Der zweite Konferenztag stand im Zeichen des Big Room Plannings. Nach einem gemeinsamen Rückblick auf Tag 1 ging es in die konkrete Planung der kommenden Monate.

Ziele wurden geschärft, Abhängigkeiten sichtbar gemacht und Prioritäten zwischen den Teams abgestimmt. Verantwortlichkeiten wurden klar benannt und nächste Schritte definiert. So stellen wir sicher, dass strategische Leitlinien in umsetzbare Maßnahmen übersetzt werden.

Dass wir dieses Format viermal im Jahr durchführen, schafft Verlässlichkeit und Orientierung. Im Big Room Planning legen wir jeweils den Fokus auf die kommenden rund drei Monate und definieren dafür klare Prioritäten und Ziele.
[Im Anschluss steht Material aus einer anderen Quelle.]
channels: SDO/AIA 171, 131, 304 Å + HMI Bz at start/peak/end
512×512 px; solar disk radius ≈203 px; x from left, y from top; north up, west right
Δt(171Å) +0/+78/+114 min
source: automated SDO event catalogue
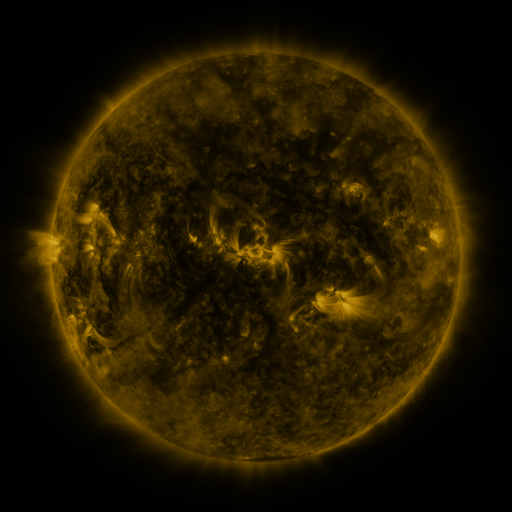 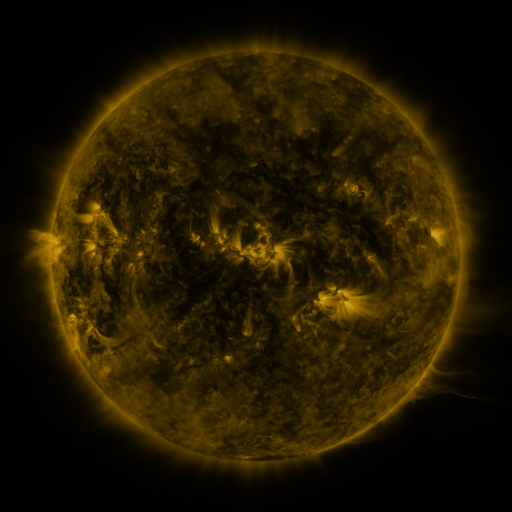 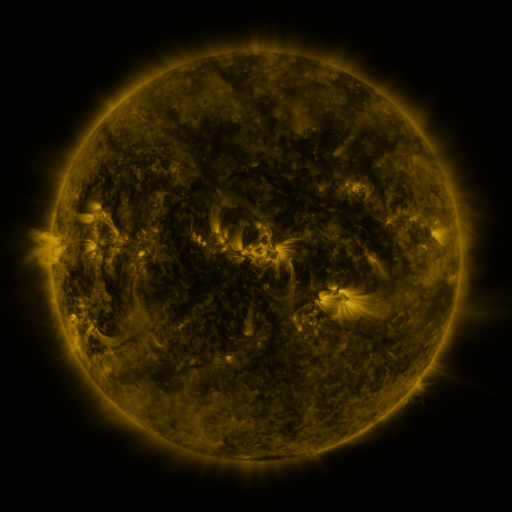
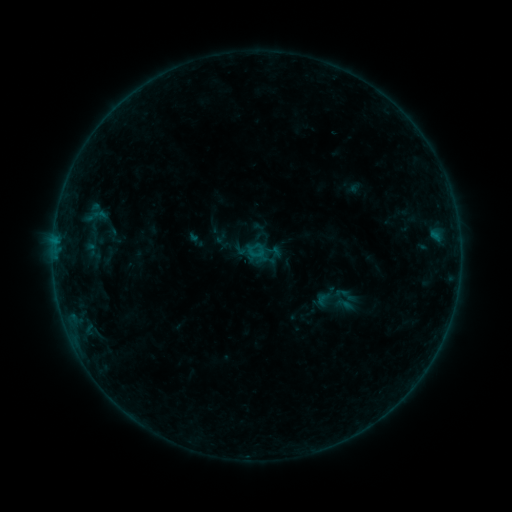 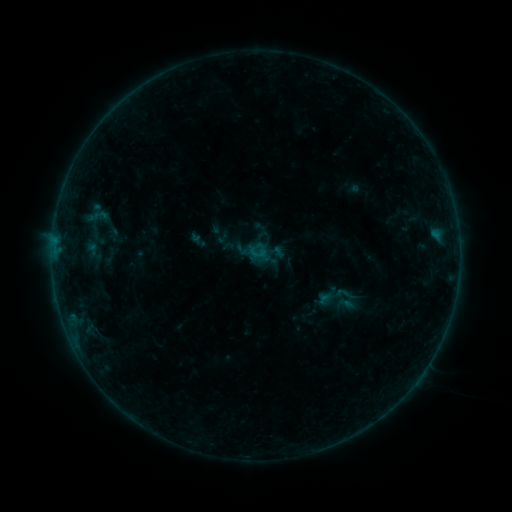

Gleichzeitig behalten wir genügend Spielraum, um innerhalb dieses Rahmens auf neue Entwicklungen reagieren zu können.

Integreat in der Tür an Tür – Digitalfabrik

Integreat ist eines der drei zentralen Angebote der Tür an Tür – Digitalfabrik – neben Lunes und der Berechtigungskarte. Gemeinsam entwickeln wir digitale Lösungen für Städte, Landkreise und die Menschen, die sie nutzen – mit dem Ziel, konkrete gesellschaftliche Wirkung zu entfalten.

Die Tür an Tür-Konferenz ist dabei ein wesentliches Steuerungsformat. Sie verbindet operative Arbeit mit strategischer Ausrichtung und stärkt das gemeinsame Verständnis unserer Ziele.

Fazit

Die 41. Tür an Tür-Konferenz in München hat erneut gezeigt:

  • Regelmäßige, strukturierte Reflexion erhöht die Qualität unserer Arbeit.
  • Gemeinsame Planung schafft Klarheit und Verbindlichkeit.
  • Langfristiges Engagement braucht kontinuierliche Sichtbarkeit.
  • Und auch unter herausfordernden Rahmenbedingungen bleibt Zusammenarbeit unser stärkstes Fundament.

Mit klar definierten Prioritäten und einem gemeinsamen Verständnis der nächsten Schritte setzen wir unsere Arbeit fort – mit dem Anspruch, digitale Angebote weiter auszubauen, die Orientierung schaffen, Teilhabe erleichtern und Kommunen wie Nutzer:innen gleichermaßen stärken.